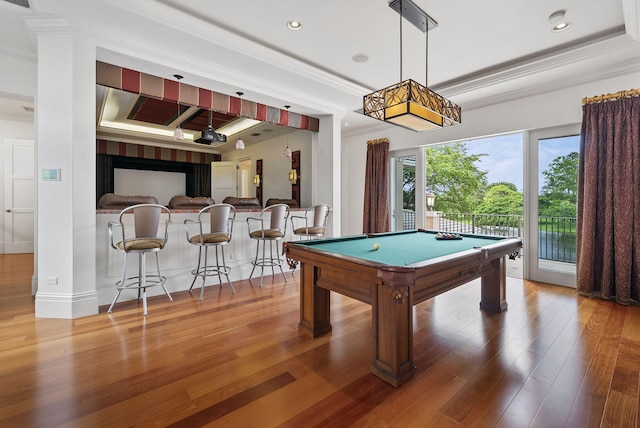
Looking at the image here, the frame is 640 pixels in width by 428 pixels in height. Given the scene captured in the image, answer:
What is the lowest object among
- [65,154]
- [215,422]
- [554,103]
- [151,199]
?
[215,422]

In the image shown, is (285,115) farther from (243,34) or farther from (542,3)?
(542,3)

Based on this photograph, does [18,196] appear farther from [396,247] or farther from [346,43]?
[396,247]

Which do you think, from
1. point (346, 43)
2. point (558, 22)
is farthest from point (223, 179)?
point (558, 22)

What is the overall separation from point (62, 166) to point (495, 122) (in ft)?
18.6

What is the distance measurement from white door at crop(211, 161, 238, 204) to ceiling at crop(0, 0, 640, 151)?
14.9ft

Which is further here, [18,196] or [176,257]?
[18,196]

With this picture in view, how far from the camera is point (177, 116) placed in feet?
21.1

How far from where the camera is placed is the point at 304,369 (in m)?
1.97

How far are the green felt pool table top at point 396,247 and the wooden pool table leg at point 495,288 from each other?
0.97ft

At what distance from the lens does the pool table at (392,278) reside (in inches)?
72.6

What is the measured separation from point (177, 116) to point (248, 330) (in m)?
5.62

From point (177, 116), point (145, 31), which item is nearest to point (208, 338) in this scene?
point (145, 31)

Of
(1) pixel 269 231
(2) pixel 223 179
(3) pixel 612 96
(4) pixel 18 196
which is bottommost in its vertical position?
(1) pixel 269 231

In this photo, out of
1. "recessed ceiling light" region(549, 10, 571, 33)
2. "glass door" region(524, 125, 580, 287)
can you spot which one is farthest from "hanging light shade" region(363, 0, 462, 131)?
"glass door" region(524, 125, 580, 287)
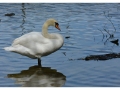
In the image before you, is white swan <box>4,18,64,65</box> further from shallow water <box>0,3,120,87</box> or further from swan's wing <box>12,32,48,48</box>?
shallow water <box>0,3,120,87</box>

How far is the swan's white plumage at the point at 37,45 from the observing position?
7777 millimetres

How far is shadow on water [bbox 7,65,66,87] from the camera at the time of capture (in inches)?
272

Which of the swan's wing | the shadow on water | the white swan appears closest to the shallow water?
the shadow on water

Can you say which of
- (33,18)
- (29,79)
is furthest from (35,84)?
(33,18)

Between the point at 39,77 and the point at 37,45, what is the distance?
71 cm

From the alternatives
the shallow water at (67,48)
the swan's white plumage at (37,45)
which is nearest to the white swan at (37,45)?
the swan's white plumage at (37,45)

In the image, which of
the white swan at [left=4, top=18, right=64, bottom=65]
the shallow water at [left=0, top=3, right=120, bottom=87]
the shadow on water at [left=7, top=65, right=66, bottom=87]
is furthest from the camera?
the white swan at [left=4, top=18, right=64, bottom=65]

----------

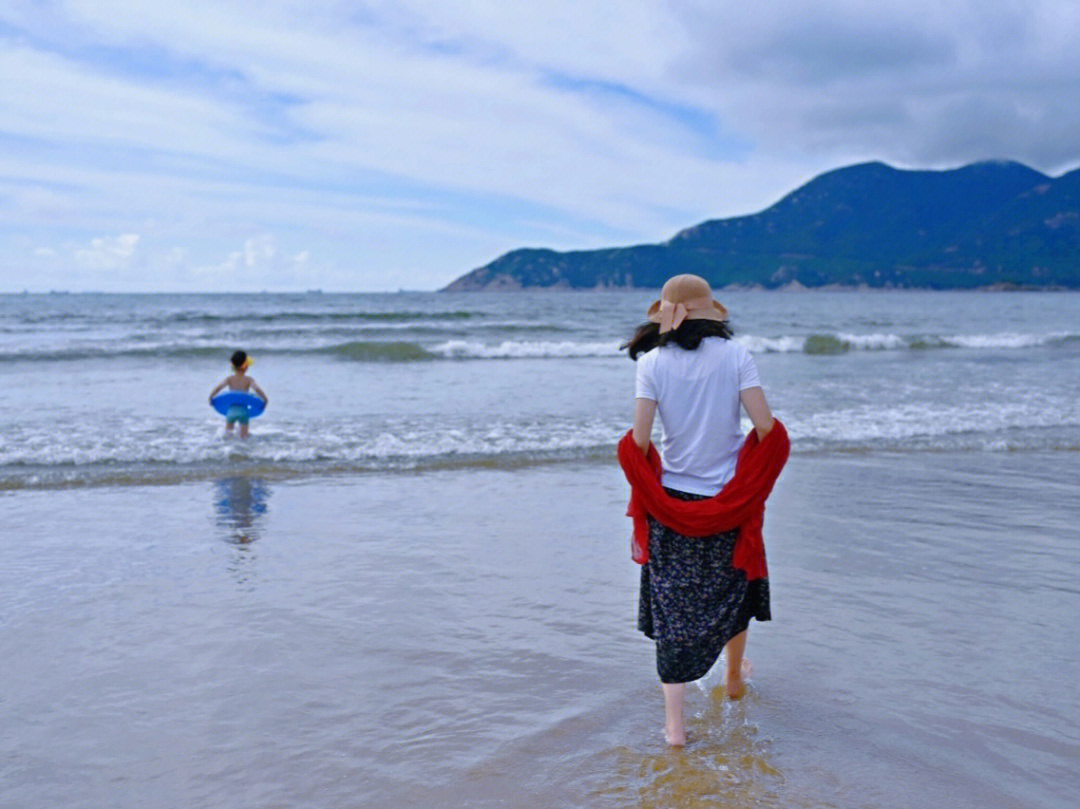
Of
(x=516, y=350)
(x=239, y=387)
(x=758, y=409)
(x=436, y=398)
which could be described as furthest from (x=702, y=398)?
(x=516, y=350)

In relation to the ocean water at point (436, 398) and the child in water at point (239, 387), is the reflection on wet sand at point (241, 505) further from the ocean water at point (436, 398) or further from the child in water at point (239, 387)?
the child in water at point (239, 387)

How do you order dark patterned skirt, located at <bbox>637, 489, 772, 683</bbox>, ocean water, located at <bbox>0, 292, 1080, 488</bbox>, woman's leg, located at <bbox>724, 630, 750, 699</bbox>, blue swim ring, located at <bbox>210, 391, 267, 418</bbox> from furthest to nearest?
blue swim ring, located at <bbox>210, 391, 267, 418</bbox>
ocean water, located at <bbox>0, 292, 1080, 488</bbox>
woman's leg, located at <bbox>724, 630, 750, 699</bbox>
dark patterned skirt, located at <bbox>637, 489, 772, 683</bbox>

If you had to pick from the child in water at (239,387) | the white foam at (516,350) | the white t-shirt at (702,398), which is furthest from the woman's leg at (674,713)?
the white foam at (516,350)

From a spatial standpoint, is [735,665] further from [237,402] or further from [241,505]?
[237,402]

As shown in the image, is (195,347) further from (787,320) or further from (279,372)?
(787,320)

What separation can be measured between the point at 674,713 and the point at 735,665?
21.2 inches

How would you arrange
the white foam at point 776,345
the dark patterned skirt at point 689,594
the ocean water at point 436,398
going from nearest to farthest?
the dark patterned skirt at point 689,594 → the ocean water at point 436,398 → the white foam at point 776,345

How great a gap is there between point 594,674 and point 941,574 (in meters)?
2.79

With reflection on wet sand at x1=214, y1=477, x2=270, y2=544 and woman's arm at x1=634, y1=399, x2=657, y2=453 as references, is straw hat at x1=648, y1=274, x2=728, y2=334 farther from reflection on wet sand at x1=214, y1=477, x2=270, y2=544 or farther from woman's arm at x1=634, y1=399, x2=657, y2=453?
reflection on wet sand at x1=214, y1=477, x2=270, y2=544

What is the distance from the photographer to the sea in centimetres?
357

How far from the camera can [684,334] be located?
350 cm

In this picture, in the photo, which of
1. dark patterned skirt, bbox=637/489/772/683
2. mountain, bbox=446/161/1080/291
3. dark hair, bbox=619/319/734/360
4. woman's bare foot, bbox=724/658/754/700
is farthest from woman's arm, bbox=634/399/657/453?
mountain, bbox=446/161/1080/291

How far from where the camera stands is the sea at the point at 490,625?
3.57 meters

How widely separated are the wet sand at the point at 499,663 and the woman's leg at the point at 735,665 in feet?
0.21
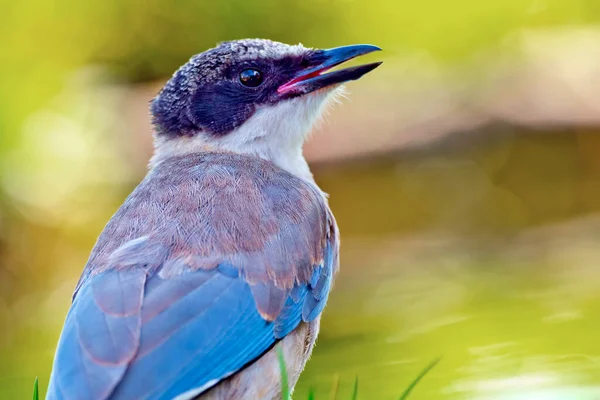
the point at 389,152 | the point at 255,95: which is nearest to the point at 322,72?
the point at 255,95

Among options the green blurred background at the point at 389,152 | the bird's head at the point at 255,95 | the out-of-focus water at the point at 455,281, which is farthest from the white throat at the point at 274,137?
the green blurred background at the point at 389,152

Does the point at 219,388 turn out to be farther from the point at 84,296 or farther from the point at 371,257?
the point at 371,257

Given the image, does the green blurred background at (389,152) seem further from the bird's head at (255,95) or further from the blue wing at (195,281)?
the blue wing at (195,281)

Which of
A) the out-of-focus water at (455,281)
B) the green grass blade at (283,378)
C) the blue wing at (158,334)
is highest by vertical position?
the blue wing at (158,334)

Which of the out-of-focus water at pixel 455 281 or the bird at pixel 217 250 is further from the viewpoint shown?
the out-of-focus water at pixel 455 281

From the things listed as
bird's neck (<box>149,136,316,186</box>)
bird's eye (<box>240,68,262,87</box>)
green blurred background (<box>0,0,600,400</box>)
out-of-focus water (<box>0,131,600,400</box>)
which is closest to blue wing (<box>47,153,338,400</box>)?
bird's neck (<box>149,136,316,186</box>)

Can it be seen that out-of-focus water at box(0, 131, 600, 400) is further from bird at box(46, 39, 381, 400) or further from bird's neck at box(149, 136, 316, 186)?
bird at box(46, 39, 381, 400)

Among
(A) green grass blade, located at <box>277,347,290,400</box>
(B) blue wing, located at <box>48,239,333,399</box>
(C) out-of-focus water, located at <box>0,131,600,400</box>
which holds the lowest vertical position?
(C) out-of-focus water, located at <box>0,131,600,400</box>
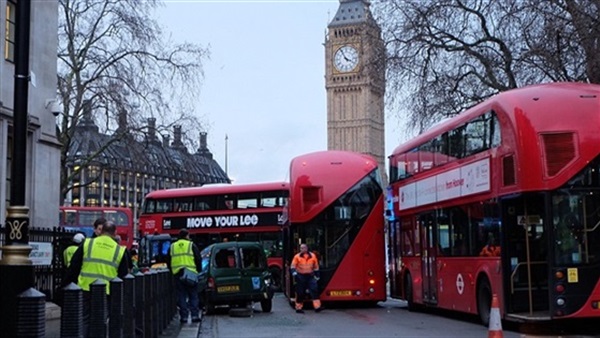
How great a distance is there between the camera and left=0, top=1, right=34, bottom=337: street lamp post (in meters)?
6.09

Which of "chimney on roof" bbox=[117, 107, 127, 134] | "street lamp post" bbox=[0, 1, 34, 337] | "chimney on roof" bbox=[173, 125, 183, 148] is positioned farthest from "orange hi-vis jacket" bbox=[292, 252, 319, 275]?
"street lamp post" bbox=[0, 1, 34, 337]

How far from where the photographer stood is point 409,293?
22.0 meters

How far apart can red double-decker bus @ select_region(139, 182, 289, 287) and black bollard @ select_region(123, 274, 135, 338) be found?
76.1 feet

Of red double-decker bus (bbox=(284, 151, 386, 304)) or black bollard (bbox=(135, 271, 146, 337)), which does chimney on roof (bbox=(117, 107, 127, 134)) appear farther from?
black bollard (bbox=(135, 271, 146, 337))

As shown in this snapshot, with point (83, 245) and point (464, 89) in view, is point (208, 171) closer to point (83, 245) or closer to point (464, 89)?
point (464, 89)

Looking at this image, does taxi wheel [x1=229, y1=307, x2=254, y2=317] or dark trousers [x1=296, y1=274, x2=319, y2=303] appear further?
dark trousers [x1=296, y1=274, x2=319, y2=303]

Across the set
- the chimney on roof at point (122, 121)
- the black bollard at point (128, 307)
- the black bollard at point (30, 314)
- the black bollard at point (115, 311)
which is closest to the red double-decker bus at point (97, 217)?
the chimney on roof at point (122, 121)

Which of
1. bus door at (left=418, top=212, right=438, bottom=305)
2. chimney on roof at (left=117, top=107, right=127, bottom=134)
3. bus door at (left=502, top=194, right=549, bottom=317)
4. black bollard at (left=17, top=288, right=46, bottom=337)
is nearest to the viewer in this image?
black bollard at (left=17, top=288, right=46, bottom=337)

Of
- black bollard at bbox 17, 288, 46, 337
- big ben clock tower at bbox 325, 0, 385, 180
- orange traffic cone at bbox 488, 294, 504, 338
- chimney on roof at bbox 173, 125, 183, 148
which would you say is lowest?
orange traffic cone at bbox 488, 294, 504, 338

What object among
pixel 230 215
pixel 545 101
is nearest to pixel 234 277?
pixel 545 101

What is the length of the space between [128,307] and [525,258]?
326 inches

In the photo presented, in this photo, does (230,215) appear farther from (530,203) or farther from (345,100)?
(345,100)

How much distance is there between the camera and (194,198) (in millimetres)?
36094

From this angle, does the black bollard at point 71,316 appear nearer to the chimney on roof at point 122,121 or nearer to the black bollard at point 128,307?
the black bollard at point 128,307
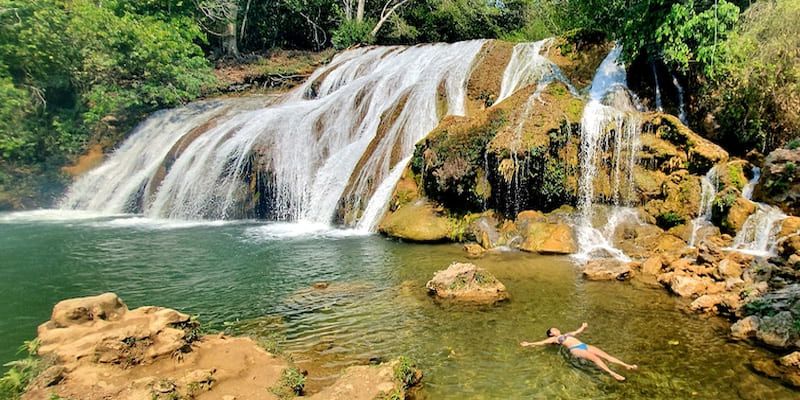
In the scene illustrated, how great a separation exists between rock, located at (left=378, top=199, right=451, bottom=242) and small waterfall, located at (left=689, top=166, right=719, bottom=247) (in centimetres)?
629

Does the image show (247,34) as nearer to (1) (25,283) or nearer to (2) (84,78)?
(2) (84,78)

----------

--- BRIEF ---
Find every line in the rows above that contains the word "lowest", and copy each one out in full.

--- THE RESPONSE ---
What is the lowest object among
which holds the lowest vertical position?
which would you say is lowest?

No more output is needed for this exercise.